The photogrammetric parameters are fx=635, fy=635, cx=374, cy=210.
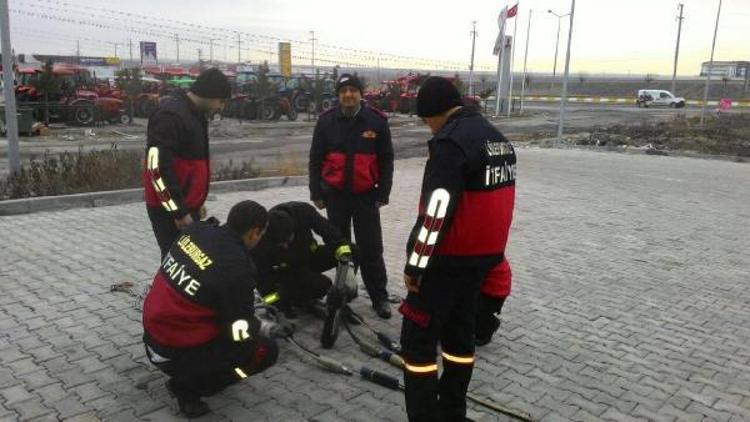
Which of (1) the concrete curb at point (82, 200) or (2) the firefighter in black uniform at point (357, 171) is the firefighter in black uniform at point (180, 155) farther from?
(1) the concrete curb at point (82, 200)

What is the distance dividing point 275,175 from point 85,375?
7783mm

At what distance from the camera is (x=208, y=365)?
10.7 ft

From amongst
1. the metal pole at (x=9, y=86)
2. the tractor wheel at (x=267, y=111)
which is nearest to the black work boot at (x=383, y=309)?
the metal pole at (x=9, y=86)

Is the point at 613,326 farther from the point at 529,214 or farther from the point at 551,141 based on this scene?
the point at 551,141

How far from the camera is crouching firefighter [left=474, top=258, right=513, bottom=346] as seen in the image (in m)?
4.20

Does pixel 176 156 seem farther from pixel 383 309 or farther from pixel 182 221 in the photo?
pixel 383 309

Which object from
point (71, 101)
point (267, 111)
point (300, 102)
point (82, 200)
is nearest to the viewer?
point (82, 200)

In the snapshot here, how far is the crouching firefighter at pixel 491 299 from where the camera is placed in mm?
4199

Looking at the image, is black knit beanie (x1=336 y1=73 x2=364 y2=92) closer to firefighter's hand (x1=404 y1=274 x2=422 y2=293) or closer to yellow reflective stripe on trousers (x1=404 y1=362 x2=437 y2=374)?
firefighter's hand (x1=404 y1=274 x2=422 y2=293)

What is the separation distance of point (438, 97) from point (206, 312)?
1.57 metres

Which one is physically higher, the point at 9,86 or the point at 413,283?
the point at 9,86

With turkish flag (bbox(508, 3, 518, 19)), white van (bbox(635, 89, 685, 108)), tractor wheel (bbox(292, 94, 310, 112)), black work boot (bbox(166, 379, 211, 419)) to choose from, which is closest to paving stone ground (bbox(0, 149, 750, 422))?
black work boot (bbox(166, 379, 211, 419))

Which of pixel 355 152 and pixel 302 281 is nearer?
pixel 302 281

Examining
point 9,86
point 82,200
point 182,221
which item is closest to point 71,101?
point 9,86
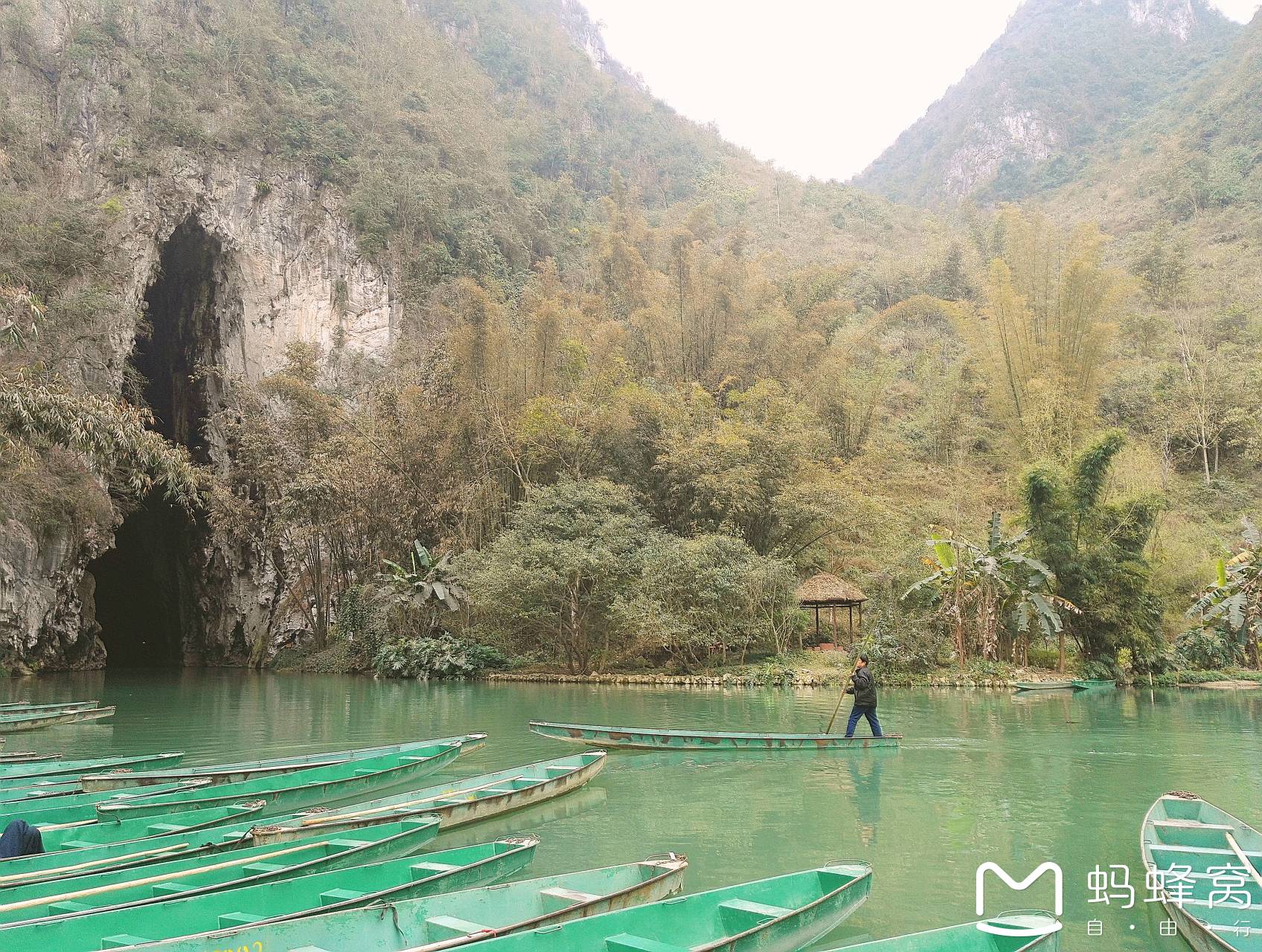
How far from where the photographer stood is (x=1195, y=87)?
5153 centimetres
########################################
*Request*.
Rewrite all the items above as a JSON list of strings, with one string per line. Skip blank lines and leave the pictures out.

*Exercise response*.
[
  "The photogrammetric parameters are fx=635, fy=635, cx=374, cy=210.",
  "Which of (1) the concrete curb at point (82, 200) or (2) the firefighter in black uniform at point (357, 171) is the firefighter in black uniform at point (180, 155) farther from?",
  "(1) the concrete curb at point (82, 200)",
  "What is the distance dividing point 275,175 from point 85,375?",
  "7783mm",
  "At what distance from the camera is (x=208, y=365)?",
  "10.7 ft",
  "From amongst",
  "1. the metal pole at (x=9, y=86)",
  "2. the tractor wheel at (x=267, y=111)",
  "which is nearest to the black work boot at (x=383, y=309)?",
  "the metal pole at (x=9, y=86)",
  "Is the point at 613,326 farther from the point at 529,214 or farther from the point at 551,141 based on this scene?",
  "the point at 551,141",
  "How far from the camera is crouching firefighter [left=474, top=258, right=513, bottom=346] as seen in the image (in m)?",
  "4.20",
  "Does pixel 176 156 seem farther from pixel 383 309 or farther from pixel 182 221 in the photo?",
  "pixel 383 309",
  "Which object from",
  "point (71, 101)",
  "point (267, 111)",
  "point (300, 102)",
  "point (82, 200)",
  "is nearest to the viewer?",
  "point (82, 200)",
  "In the snapshot here, how far is the crouching firefighter at pixel 491 299 from where the camera is placed in mm?",
  "4199",
  "Looking at the image, is black knit beanie (x1=336 y1=73 x2=364 y2=92) closer to firefighter's hand (x1=404 y1=274 x2=422 y2=293) or closer to yellow reflective stripe on trousers (x1=404 y1=362 x2=437 y2=374)?",
  "firefighter's hand (x1=404 y1=274 x2=422 y2=293)",
  "What is the separation distance of point (438, 97) from point (206, 312)?",
  "1.57 metres",
  "Which one is physically higher, the point at 9,86 or the point at 413,283?",
  "the point at 9,86",
  "With turkish flag (bbox(508, 3, 518, 19)), white van (bbox(635, 89, 685, 108)), tractor wheel (bbox(292, 94, 310, 112)), black work boot (bbox(166, 379, 211, 419)) to choose from, which is closest to paving stone ground (bbox(0, 149, 750, 422))?",
  "black work boot (bbox(166, 379, 211, 419))",
  "Which of pixel 355 152 and pixel 302 281 is nearer?",
  "pixel 302 281",
  "Examining",
  "point 9,86",
  "point 82,200",
  "point 182,221",
  "which item is closest to point 71,101?",
  "point 9,86",
  "How far from where the photographer stood is (x=1195, y=87)?",
  "5153 centimetres"
]